Problem statement
Retype every line of the data below, starting with the first and ending with the line that contains "<title>Website is under", but leave out the pictures.
*** Block opens ***
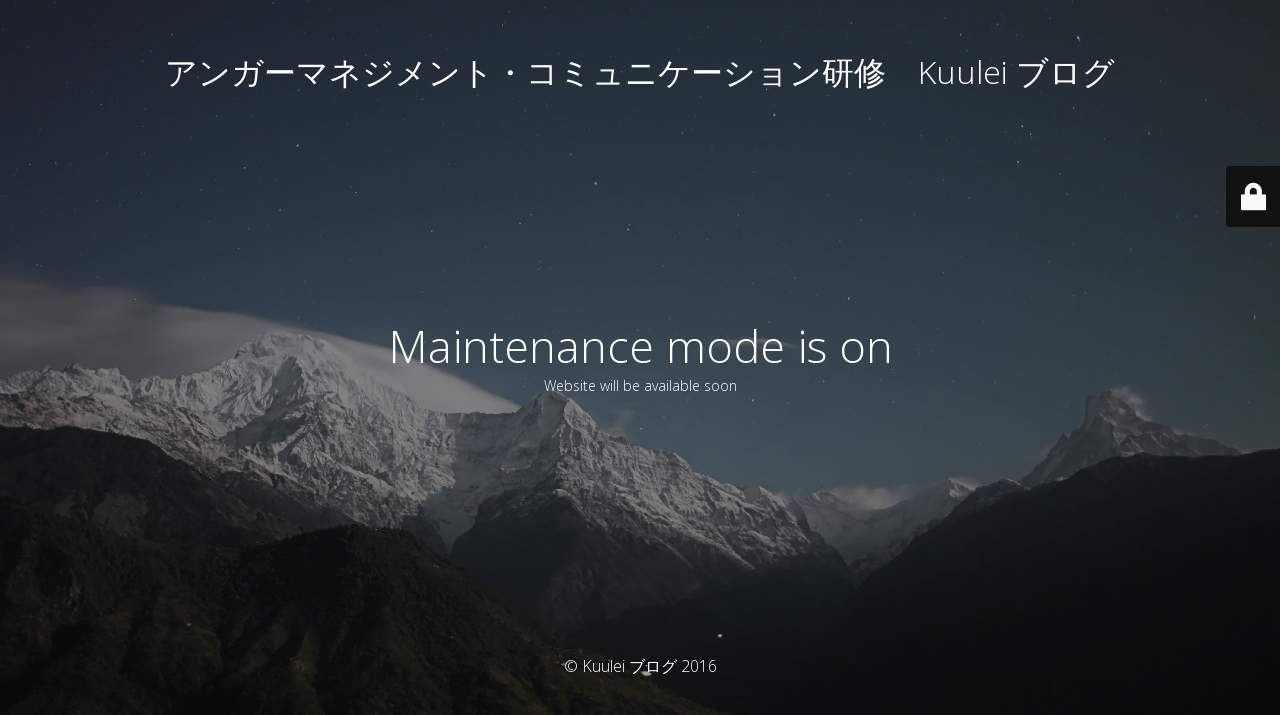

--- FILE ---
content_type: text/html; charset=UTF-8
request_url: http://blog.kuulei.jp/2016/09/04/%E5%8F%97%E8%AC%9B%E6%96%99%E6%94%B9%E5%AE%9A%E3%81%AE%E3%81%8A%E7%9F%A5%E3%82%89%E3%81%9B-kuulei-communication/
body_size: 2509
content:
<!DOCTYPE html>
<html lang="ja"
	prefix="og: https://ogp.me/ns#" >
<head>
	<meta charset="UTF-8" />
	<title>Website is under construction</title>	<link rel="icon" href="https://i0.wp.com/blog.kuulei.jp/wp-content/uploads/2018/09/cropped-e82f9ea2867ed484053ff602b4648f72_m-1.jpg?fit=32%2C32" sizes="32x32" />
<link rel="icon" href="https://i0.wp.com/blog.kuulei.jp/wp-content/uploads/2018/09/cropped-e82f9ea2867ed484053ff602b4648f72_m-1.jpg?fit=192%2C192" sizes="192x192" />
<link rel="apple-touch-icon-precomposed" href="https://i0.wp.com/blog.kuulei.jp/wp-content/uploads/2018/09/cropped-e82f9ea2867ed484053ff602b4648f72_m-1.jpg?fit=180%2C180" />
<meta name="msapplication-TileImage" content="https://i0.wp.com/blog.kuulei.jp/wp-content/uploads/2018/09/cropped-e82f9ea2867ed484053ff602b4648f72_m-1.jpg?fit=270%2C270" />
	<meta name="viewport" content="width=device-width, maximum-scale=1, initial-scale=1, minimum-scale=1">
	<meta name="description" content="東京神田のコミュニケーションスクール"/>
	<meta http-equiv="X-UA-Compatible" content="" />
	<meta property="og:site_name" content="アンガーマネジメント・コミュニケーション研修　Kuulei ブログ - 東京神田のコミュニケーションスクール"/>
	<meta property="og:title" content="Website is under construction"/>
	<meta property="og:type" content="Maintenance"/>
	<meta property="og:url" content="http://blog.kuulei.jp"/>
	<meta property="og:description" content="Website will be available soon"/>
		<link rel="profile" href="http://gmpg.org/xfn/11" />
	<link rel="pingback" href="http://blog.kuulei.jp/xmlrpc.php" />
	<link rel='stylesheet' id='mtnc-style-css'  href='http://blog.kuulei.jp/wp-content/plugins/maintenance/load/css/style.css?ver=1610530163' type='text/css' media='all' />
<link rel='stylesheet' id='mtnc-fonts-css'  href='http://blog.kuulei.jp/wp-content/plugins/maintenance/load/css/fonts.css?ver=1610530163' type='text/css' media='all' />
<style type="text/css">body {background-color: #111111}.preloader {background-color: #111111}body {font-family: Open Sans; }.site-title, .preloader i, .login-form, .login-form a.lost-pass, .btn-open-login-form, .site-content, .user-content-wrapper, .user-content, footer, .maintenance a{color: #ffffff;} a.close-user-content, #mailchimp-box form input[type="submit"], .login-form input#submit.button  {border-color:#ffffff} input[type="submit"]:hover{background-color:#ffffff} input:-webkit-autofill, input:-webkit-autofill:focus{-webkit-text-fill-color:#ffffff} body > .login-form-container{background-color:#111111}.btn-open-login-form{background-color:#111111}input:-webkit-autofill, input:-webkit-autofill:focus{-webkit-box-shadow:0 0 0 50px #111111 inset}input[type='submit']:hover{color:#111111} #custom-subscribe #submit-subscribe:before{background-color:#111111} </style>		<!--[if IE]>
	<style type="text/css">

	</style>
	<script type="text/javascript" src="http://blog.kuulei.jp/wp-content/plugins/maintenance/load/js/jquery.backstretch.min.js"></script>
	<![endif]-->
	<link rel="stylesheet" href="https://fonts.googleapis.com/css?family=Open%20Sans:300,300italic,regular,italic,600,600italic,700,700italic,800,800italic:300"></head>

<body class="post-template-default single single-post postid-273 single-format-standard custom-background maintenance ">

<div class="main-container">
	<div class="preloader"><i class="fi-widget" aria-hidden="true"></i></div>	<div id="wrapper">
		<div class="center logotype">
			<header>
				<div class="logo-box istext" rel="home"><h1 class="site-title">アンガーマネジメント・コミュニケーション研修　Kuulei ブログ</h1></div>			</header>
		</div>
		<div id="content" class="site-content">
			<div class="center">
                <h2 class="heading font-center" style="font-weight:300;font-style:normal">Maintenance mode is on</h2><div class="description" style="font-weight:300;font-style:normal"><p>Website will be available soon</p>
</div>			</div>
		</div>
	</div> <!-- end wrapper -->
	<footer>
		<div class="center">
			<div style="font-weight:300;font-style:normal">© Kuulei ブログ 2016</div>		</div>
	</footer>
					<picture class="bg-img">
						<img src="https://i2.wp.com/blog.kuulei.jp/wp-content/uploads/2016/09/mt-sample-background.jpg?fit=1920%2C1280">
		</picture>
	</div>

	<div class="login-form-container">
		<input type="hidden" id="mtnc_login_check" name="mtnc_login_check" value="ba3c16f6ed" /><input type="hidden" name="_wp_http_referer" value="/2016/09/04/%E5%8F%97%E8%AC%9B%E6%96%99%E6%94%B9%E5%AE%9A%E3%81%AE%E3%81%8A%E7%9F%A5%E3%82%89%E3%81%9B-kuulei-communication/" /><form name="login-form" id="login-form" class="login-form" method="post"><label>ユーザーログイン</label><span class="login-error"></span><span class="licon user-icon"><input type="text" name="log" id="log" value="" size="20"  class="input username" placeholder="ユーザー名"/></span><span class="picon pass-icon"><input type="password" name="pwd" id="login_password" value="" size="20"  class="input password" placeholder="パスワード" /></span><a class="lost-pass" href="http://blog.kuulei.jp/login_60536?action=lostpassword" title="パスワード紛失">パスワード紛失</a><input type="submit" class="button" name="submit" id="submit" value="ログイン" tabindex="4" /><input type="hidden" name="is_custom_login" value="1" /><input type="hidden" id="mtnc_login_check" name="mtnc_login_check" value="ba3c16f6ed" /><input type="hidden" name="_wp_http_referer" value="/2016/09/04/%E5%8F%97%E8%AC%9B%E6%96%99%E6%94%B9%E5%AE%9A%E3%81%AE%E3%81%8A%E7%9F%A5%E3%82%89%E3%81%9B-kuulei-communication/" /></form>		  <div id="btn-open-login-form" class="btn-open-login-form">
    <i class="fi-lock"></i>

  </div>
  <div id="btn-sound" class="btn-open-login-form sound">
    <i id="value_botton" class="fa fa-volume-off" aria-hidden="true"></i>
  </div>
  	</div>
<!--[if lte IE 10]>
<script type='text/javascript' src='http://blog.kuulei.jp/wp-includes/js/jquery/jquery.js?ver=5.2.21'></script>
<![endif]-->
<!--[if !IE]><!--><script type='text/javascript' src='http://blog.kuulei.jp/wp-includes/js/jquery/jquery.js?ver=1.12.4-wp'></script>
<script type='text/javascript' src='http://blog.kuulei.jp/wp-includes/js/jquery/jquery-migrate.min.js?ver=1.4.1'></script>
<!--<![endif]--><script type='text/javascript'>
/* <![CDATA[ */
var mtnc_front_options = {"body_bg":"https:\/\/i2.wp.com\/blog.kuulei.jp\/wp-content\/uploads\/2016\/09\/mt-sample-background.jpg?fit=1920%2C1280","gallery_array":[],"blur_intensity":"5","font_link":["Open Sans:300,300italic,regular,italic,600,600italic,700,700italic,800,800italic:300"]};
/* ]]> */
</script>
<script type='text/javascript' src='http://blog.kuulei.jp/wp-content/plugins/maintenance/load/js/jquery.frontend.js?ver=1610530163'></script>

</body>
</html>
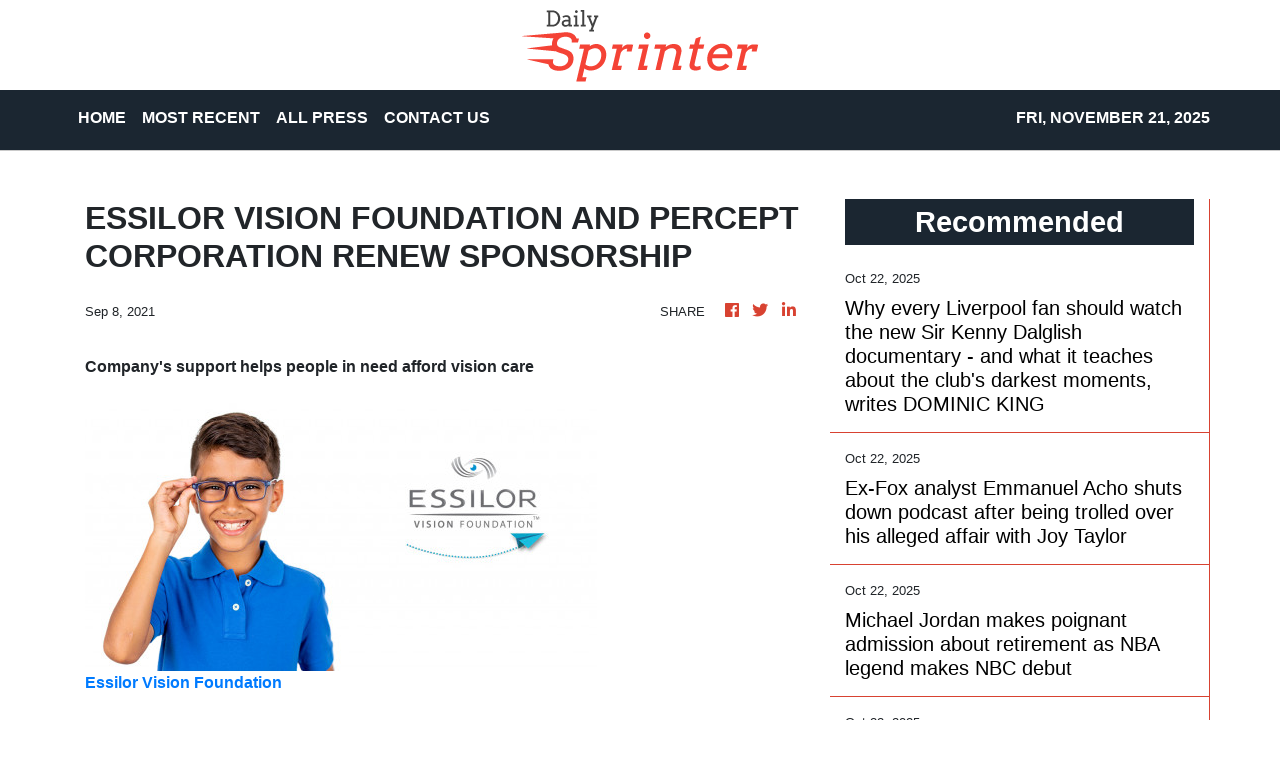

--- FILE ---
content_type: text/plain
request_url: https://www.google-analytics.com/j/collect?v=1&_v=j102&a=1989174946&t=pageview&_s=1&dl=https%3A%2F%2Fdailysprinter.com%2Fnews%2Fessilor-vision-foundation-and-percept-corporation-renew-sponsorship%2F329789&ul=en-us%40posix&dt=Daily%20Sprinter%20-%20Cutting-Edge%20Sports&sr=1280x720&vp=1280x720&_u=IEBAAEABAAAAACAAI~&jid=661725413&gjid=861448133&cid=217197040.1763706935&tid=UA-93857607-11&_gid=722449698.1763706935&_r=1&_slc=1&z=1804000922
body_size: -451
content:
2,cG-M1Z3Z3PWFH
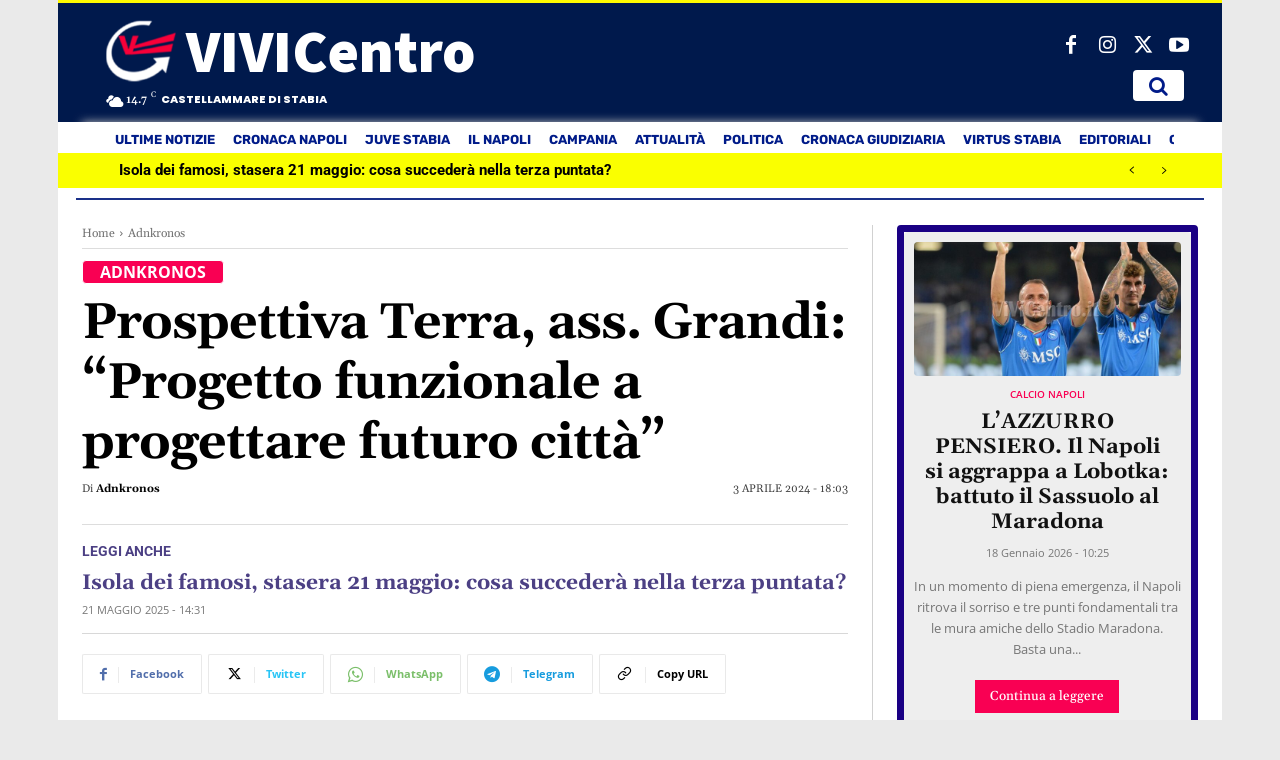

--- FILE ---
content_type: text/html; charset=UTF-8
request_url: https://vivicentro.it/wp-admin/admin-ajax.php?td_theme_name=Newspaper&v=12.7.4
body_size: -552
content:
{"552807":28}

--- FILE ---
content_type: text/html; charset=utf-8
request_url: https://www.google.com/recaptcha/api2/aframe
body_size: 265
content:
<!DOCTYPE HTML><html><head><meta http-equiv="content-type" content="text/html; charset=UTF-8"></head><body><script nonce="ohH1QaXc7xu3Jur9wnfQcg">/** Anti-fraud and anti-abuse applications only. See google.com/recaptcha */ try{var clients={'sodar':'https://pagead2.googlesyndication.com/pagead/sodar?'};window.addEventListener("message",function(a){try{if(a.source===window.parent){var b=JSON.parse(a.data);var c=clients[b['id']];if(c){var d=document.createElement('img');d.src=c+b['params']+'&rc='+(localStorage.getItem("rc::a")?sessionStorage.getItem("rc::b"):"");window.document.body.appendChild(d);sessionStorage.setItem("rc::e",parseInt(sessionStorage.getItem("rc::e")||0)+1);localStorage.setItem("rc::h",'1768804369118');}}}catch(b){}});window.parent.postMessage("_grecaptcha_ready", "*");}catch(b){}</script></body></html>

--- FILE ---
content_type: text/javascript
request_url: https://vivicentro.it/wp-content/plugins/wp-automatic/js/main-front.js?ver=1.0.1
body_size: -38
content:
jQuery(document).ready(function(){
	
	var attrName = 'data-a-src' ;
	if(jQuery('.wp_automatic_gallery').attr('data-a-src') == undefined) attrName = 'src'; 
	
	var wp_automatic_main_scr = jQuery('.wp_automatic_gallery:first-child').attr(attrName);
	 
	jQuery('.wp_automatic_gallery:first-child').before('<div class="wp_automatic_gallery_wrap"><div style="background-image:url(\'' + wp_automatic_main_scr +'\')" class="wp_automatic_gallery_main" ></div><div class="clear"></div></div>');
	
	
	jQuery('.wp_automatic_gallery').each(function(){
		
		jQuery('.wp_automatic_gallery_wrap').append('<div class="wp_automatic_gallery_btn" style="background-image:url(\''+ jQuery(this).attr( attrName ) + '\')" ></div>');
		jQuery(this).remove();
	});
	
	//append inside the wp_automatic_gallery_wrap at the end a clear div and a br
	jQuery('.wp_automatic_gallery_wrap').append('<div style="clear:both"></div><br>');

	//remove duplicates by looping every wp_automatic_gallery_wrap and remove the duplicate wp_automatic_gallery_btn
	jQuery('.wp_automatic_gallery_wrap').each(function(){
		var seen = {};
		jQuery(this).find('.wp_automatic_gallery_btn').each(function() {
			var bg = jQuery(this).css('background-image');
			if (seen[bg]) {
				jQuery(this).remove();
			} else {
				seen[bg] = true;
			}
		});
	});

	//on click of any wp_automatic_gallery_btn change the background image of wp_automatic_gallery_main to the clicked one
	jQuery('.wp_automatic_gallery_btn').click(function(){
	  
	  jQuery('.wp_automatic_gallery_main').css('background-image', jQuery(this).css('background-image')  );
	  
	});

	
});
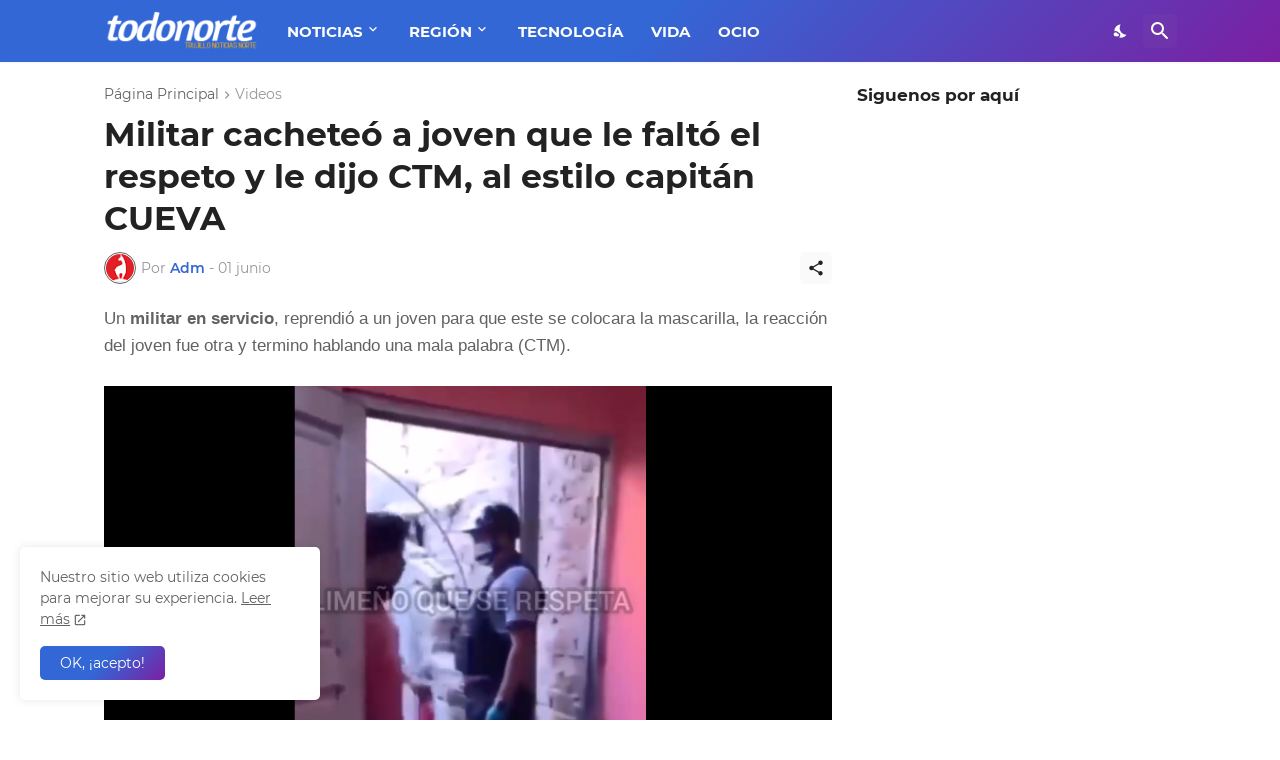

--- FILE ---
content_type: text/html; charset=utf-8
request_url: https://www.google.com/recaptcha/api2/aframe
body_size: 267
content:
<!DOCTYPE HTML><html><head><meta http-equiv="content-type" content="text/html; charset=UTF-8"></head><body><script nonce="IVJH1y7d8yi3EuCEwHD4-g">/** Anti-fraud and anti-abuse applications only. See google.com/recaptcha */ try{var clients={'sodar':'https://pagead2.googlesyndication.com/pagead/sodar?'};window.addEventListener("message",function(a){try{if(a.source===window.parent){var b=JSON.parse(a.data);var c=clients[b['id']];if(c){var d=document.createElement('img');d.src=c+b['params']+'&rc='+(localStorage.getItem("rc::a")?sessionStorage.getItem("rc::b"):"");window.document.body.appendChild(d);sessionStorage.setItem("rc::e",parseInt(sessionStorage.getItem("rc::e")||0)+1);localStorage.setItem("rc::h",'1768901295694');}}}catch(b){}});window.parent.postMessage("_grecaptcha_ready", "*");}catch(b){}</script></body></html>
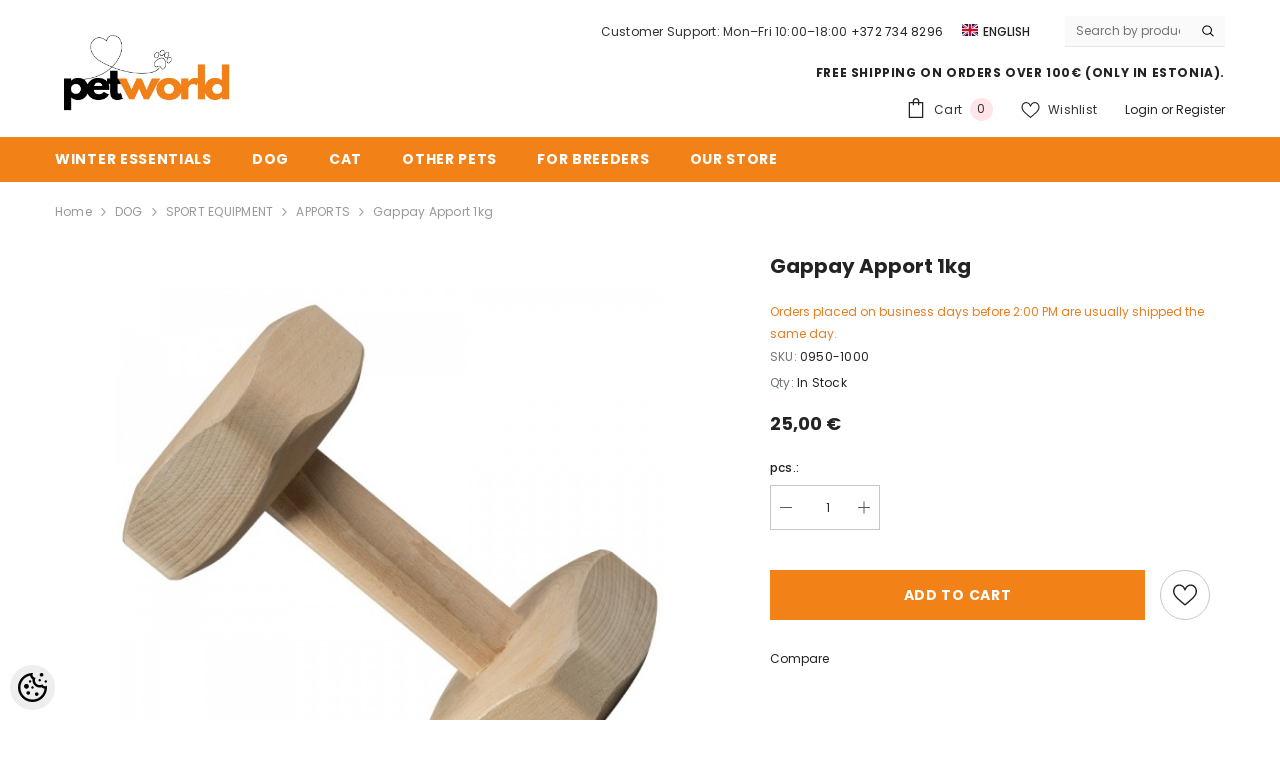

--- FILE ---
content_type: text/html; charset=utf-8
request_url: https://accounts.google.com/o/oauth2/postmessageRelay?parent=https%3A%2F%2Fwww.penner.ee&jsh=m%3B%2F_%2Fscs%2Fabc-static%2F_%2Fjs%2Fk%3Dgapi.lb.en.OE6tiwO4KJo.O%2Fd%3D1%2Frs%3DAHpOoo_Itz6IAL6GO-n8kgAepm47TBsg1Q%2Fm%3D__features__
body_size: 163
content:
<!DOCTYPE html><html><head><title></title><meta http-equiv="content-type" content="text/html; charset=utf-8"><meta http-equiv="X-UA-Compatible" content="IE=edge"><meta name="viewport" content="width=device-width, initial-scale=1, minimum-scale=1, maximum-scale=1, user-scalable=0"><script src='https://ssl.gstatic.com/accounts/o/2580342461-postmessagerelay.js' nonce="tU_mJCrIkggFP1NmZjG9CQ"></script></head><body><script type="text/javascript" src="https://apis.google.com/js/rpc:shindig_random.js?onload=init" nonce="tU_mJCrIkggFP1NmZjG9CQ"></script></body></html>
*** Block closes ***
Task result
--- FILE ---
content_type: text/html; charset=UTF-8
request_url: http://blog.kuulei.jp/2016/09/04/%E5%8F%97%E8%AC%9B%E6%96%99%E6%94%B9%E5%AE%9A%E3%81%AE%E3%81%8A%E7%9F%A5%E3%82%89%E3%81%9B-kuulei-communication/
body_size: 2509
content:
<!DOCTYPE html>
<html lang="ja"
	prefix="og: https://ogp.me/ns#" >
<head>
	<meta charset="UTF-8" />
	<title>Website is under construction</title>	<link rel="icon" href="https://i0.wp.com/blog.kuulei.jp/wp-content/uploads/2018/09/cropped-e82f9ea2867ed484053ff602b4648f72_m-1.jpg?fit=32%2C32" sizes="32x32" />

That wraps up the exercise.